-------- Dati forniti --------

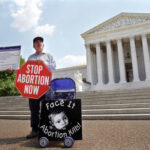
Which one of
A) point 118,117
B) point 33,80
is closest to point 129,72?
point 118,117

--------

* Descrizione del compito *
Ricopia senza alcuna modifica tutte le righe del materiale riportato sopra, tralasciando le immagini.

* Soluzione qui sotto *
Which one of
A) point 118,117
B) point 33,80
is closest to point 129,72?
point 118,117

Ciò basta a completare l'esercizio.